# [Data supplied]
---------------
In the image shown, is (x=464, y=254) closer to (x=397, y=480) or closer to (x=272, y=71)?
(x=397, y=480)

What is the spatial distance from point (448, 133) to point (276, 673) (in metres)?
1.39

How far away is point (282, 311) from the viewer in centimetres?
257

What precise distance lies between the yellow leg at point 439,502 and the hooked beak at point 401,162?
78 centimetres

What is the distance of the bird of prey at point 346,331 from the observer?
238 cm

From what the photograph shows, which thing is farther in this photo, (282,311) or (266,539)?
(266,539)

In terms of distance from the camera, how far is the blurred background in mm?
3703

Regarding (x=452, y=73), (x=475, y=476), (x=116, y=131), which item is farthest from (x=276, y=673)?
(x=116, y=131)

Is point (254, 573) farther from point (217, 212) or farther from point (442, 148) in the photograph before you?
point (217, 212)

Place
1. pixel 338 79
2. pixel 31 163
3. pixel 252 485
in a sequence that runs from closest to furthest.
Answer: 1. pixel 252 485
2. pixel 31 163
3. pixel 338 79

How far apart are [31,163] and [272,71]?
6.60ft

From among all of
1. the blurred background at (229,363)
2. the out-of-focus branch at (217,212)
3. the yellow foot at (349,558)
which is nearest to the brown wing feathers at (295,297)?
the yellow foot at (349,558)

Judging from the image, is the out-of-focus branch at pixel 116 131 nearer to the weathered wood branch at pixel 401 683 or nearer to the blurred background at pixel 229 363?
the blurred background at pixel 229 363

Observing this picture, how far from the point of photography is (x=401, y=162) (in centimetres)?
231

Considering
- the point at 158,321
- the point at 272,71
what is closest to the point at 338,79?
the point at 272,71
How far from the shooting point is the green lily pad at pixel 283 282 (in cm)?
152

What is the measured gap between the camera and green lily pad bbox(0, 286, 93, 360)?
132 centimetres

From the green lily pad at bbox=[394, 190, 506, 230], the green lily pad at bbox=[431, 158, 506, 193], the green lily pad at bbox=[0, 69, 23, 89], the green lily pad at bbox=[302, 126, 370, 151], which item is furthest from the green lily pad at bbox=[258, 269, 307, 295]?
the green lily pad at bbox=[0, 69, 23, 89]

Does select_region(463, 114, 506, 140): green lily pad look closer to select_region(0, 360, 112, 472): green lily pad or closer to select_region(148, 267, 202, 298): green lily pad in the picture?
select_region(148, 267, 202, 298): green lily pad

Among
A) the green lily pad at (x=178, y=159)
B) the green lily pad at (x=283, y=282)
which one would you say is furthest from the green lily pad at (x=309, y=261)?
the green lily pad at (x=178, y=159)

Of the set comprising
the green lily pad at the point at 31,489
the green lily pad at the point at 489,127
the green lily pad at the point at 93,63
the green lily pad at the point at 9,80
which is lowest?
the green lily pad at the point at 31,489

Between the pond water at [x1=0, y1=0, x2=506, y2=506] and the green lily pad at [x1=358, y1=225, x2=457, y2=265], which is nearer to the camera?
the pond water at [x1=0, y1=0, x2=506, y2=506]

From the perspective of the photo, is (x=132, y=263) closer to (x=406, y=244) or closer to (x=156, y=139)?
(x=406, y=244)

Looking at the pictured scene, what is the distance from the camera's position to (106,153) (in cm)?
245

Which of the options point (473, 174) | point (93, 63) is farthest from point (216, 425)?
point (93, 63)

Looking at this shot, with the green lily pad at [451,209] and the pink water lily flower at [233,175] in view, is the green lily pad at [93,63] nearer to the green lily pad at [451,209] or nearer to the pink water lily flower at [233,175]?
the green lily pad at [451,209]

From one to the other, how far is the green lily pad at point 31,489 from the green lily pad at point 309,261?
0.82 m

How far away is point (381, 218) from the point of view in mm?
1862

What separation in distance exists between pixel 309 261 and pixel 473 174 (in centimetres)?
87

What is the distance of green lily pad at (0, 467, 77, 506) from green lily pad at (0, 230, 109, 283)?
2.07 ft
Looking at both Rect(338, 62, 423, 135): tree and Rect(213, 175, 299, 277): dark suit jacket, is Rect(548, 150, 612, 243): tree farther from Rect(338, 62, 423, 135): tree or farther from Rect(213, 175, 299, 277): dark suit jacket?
---------------
# [Short exercise]
Copy all of the records above word for word.

# [Task answer]
In the image shown, is (x=464, y=254) closer to (x=397, y=480) or closer to (x=272, y=71)?
(x=397, y=480)

What is the spatial distance from point (448, 133) to point (276, 673) (in metres)?
1.39

How far away is point (282, 311) from the viewer in centimetres?
257

What precise distance lies between the yellow leg at point 439,502 and the hooked beak at point 401,162?
78 centimetres

What is the distance of the bird of prey at point 346,331 from the observer?
238 cm

From what the photograph shows, which thing is farther in this photo, (282,311) or (266,539)?
(266,539)

In terms of distance from the camera, how far is the blurred background in mm?
3703

Regarding (x=452, y=73), (x=475, y=476), (x=116, y=131), which item is farthest from (x=276, y=673)?
(x=116, y=131)

Is point (254, 573) farther from point (217, 212) or farther from point (442, 148) in the photograph before you?
point (217, 212)

Place
1. pixel 338 79
2. pixel 31 163
3. pixel 252 485
in a sequence that runs from closest to furthest.
Answer: 1. pixel 252 485
2. pixel 31 163
3. pixel 338 79

How far apart are [31,163] and [272,71]?
6.60ft

From among all of
1. the blurred background at (229,363)
2. the out-of-focus branch at (217,212)
3. the yellow foot at (349,558)
which is nearest to the brown wing feathers at (295,297)?
the yellow foot at (349,558)

Judging from the image, is the out-of-focus branch at pixel 116 131 nearer to the weathered wood branch at pixel 401 683 or nearer to the blurred background at pixel 229 363?
the blurred background at pixel 229 363

Observing this picture, how far from the point of photography is (x=401, y=162) (in centimetres)?
231

Considering
- the point at 158,321
- the point at 272,71
what is closest to the point at 338,79?
the point at 272,71
How far from the shooting point is the green lily pad at pixel 283 282 (in cm)?
152

What is the measured gap between the camera and green lily pad bbox(0, 286, 93, 360)?
132 centimetres

From the green lily pad at bbox=[394, 190, 506, 230], the green lily pad at bbox=[431, 158, 506, 193], the green lily pad at bbox=[0, 69, 23, 89], the green lily pad at bbox=[302, 126, 370, 151], which item is furthest from the green lily pad at bbox=[258, 269, 307, 295]?
the green lily pad at bbox=[0, 69, 23, 89]

Does select_region(463, 114, 506, 140): green lily pad look closer to select_region(0, 360, 112, 472): green lily pad or closer to select_region(148, 267, 202, 298): green lily pad in the picture?
select_region(148, 267, 202, 298): green lily pad

Among
A) the green lily pad at (x=178, y=159)
B) the green lily pad at (x=283, y=282)
which one would you say is furthest from the green lily pad at (x=309, y=261)?
the green lily pad at (x=178, y=159)

Of the set comprising
the green lily pad at the point at 31,489
the green lily pad at the point at 489,127
the green lily pad at the point at 93,63
the green lily pad at the point at 9,80
which is lowest?
the green lily pad at the point at 31,489

Between the pond water at [x1=0, y1=0, x2=506, y2=506] and the green lily pad at [x1=358, y1=225, x2=457, y2=265], which is nearer to the camera?
the pond water at [x1=0, y1=0, x2=506, y2=506]

From the perspective of the photo, is (x=132, y=263) closer to (x=406, y=244) or closer to (x=156, y=139)?
(x=406, y=244)

Looking at the pictured scene, what is the distance from the camera's position to (106,153) (in cm)?
245

Which of the options point (473, 174) | point (93, 63) is farthest from point (216, 425)?
point (93, 63)

Looking at this shot, with the green lily pad at [451,209] and the pink water lily flower at [233,175] in view, is the green lily pad at [93,63] nearer to the green lily pad at [451,209] or nearer to the pink water lily flower at [233,175]?
the green lily pad at [451,209]

From one to the other, how far is the green lily pad at point 31,489 from the green lily pad at point 309,261?
0.82 m

How far away is point (381, 218) from the point of view in mm?
1862

What separation in distance exists between pixel 309 261 and pixel 473 174 (in centimetres)?
87

What is the distance of green lily pad at (0, 467, 77, 506) from green lily pad at (0, 230, 109, 283)?
2.07 ft
Looking at both Rect(338, 62, 423, 135): tree and Rect(213, 175, 299, 277): dark suit jacket, is Rect(548, 150, 612, 243): tree farther from Rect(338, 62, 423, 135): tree or farther from Rect(213, 175, 299, 277): dark suit jacket?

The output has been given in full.